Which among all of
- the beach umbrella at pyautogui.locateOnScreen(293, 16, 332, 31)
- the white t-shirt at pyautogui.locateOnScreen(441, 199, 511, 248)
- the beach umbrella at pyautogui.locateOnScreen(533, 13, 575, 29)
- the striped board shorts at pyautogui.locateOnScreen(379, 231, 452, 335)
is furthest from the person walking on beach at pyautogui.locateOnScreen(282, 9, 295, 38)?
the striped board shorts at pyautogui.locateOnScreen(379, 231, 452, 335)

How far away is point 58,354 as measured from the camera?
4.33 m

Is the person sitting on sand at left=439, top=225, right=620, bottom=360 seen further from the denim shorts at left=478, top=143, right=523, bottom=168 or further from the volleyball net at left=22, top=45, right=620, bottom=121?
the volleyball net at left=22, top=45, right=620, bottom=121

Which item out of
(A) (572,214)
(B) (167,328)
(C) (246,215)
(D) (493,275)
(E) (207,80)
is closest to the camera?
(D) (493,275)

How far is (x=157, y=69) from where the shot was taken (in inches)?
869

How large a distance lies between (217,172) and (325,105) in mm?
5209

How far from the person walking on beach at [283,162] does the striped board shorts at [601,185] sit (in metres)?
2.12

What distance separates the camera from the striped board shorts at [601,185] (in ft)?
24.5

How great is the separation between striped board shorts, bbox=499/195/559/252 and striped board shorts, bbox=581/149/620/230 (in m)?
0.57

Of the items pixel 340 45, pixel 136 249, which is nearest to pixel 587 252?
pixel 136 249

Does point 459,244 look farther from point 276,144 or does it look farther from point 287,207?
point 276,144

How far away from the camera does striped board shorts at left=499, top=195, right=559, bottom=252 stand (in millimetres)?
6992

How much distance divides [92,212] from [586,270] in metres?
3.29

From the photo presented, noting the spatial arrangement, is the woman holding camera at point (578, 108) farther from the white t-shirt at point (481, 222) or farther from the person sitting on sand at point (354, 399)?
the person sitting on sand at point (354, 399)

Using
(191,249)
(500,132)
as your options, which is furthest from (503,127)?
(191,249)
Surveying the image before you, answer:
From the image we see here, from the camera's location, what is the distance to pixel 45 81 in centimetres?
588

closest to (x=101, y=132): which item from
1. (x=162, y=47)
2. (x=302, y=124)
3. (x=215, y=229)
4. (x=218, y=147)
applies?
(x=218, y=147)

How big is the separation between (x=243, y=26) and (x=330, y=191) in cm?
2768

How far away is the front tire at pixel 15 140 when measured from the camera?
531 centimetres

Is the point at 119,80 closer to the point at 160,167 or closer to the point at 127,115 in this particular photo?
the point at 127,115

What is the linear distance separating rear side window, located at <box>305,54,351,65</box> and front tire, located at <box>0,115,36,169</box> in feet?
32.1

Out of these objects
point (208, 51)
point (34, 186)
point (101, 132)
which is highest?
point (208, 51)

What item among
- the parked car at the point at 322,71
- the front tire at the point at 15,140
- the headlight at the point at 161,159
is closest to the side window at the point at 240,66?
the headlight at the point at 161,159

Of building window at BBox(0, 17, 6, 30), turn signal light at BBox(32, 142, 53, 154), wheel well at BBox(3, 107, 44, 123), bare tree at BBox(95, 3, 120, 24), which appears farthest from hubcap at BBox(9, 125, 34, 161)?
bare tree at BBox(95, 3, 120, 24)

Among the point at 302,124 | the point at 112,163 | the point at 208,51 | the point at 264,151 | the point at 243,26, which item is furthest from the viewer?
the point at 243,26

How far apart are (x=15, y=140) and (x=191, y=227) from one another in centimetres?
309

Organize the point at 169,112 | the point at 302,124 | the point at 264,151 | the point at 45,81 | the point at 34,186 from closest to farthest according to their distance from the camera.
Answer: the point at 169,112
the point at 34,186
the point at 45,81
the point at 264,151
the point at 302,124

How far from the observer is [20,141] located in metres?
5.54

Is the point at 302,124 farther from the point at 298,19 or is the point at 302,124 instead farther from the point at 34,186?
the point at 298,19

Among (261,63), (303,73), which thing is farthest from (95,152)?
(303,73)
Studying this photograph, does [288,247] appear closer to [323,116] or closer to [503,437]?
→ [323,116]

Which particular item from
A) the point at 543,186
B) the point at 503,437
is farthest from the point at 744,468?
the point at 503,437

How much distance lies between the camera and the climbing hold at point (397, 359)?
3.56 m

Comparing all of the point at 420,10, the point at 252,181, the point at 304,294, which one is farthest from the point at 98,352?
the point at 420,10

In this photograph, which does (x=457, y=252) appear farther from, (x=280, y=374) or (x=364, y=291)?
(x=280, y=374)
####
Convert everything from the line containing "Comparing all of" down to the last line into a two-column CSV with columns input and output, one row per line paired with its answer. Put each value in a quoted field and replace any line breaks with spaces.

input,output
"Comparing all of the point at 420,10, the point at 252,181, the point at 304,294, which one is farthest from the point at 98,352?","the point at 420,10"
"In this photograph, which does (x=457, y=252) appear farther from, (x=280, y=374) or (x=364, y=291)?","(x=280, y=374)"